ACL Winner Soma Takahito Speaks Portugese Futbol
Former AFC Champions League & J.League winner, Soma Takahito was in town! Junpiter Futbol met up with this Japanese midfielder for a coffee as he spoke about his European adventure with Primeira Liga’s CS Maritimo
Former AFC Champions League & J.League winner, Soma Takahito was in town! Junpiter Futbol met up with this Japanese midfielder for a coffee as he spoke about his European adventure with Primeira Liga’s CS Maritimo and Bundesliga’s FC Energie Cottbus and as well as his current club, Vissel Kobe!
JPF: You have won both the J.League and AFC Champions League with Urawa Reds previously. In your opinion, what is one big difference of playing in the domestic league and Champions League?

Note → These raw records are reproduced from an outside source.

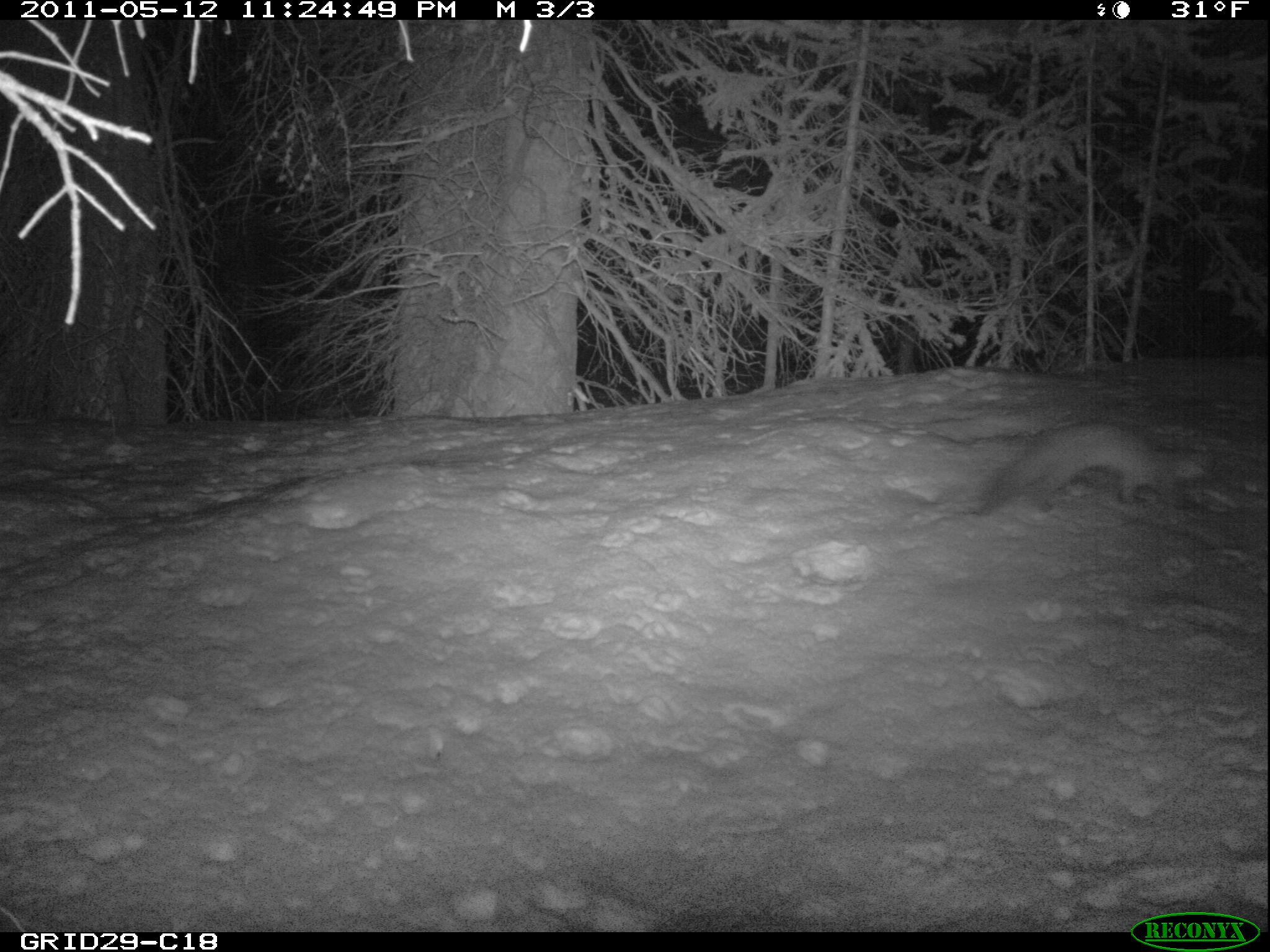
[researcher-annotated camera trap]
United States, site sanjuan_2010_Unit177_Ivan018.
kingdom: Animalia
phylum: Chordata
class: Mammalia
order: Carnivora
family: Mustelidae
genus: Martes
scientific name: Martes americana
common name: american marten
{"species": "Martes americana (american marten)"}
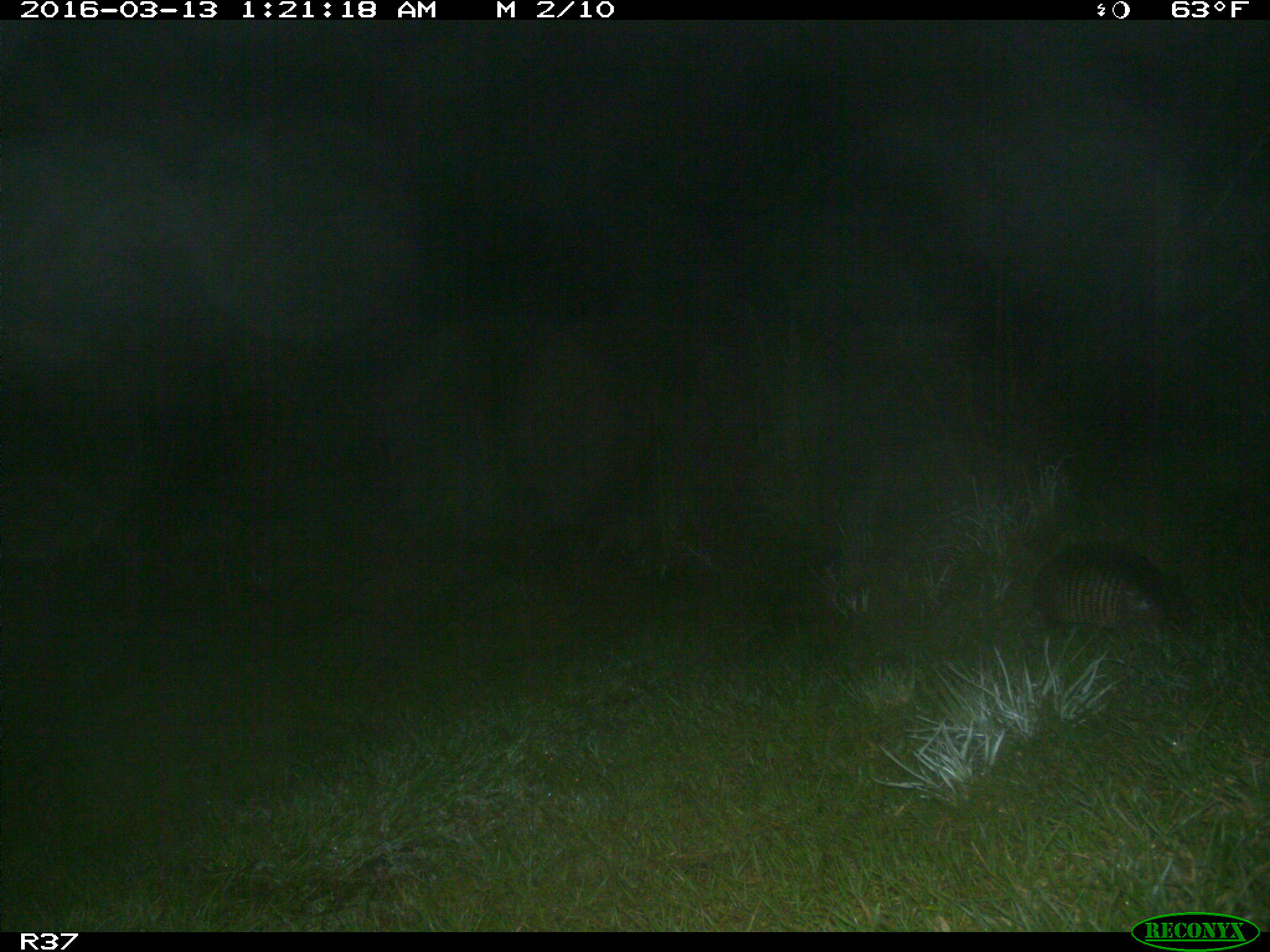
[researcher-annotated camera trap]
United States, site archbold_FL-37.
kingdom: Animalia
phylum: Chordata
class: Mammalia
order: Cingulata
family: Dasypodidae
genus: Dasypus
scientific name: Dasypus novemcinctus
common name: nine-banded armadillo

ST: One big difference has to be the playing environment. As you know, supporters in the Stadium do make us feel motivated. In our domestic league, we will have ten over thousands of supporters cheering the team on. Even if it is an away game in another town or prefecture, we would still be playing in Japan and there would still be supporters cheering us. But playing away games in AFC Champions League, the environment can be hostile and sometimes even lonely. There might not be any Japanese supporter in certain countries which we are playing.
JPF: Although you have donned the jerseys of Tokyo Verdy and currently Vissel Kobe, you have actually achieved the most during your time at Urawa Reds. What do you think about those days at Urawa Reds?
ST: My time at Urawa Reds could probably be the most glorious era in Urawa Reds’ history. We won the J.League and AFC Champions League titles. We even won the Emperor’s Cup! We had tremendous support from not only the supporters, big sponsors also came along and supported the team. Together with the rest of my team mates, all of us worked very hard for the team’s success. There is obviously a different style of management at the club right now. I wouldn’t say it’s not positive, but definitely it’s a different style of management compared to my time with Urawa Reds.
Photo from Urawa-Reds.co.jp
JPF: How was the experience of playing in Europe since you have played for Portuguese Maritimo and German Energie Cottbus?
ST: Prior to my move to Europe, I did receive an offer to stay in the J.League. However, I wanted to continue to challenge myself and I knew Europe would have to be my next destination. During my time in Portugal, I have played against some big names like Brazil’s Ramires (Chelsea), Pablo Aimar (Johor Darul Taksim) and many more. And you know, only by playing these big names would you then improve. Ironically, the playing environment in Bundesliga Division 2 was much better than in Portugal but personally I felt that I did not play to my full potential.
JPF: Was it a challenging journey for you playing in Europe?
ST: Well, as far as food is concerned I had no issue. However, communication was certainly one of the most challenging obstacles I faced. I could recall a training stint at a small island just between Morocco and South Africa – The people there spoke no English and to make it worse for me, they spoke in their native dialect! I didn’t even understand what they were asking during the interview – it was quite embarrassing!
Photos by mediadb.kicker.de (top) & fupa.net (below)
JPF: You were once called up to Japan National Team?
ST: That was in year 2007 when I was called up for training. Japan was preparing for the Kirin Cup then. Unfortunately, I got injured during a training session and never make the final cut.
JPF: Do you think you still have what it takes to be called up to the National Team?
ST: As a professional footballer, I would still want to do my best in my game to earn a call-up to represent my country. No doubt on that.
JPF: Japan has been grouped together with Colombia, Greece and Ivory Coast in Group-C of the FIFA World Cup Brazil 2014. What do you think of Japan’s chances of progressing from the group stage?
ST: I don’t think Japan is grouped in a tough group unlike Spain or Brazil. I think Japan still stands a relatively good chance of progressing if they play well.
Photos from Vissel Kobe website
JPF: Any specific Japanese player in the current Japan squad whom you think will play a key role for the team in this World Cup campaign?
ST: AC Milan’s Keisuke Honda. Hopefully he can quickly adapt to his new club’s environment as European football will be good for his development which in terms will also benefit Japan’s play. I believe he could be the person who can lead Japan with his confidence.
JPF: How much do you know about Singapore football?
ST: I have been here once a couple of years back and now I am here again. From what I know, Singapore is small and probably that’s why Singapore does not set a very high expectation in football. Therefore, the standard of the play here is not that strong at the moment. I believe if one of these days Singapore can groom a superstar in football, this superstar should be able to lead by example and raise the entire level of football standard here in Singapore. Singapore has to work harder.
JPF: What are your hopes for 2014?
ST: I hope to continue to do well with Vissel Kobe this coming season. If we want to progress to Asian level, we will have to maintain our current standard.
JPF: Any advice for young players who aspire to be a good footballer like you?
ST: When I was young, I learned football through participating in many selection trials and trainings. Nowadays, apart from that, young players can also learn a lot from watching English Premier League football on the television. However, one key thing to do is to train with the ball. So learn as much as you can and train hard on the pitch!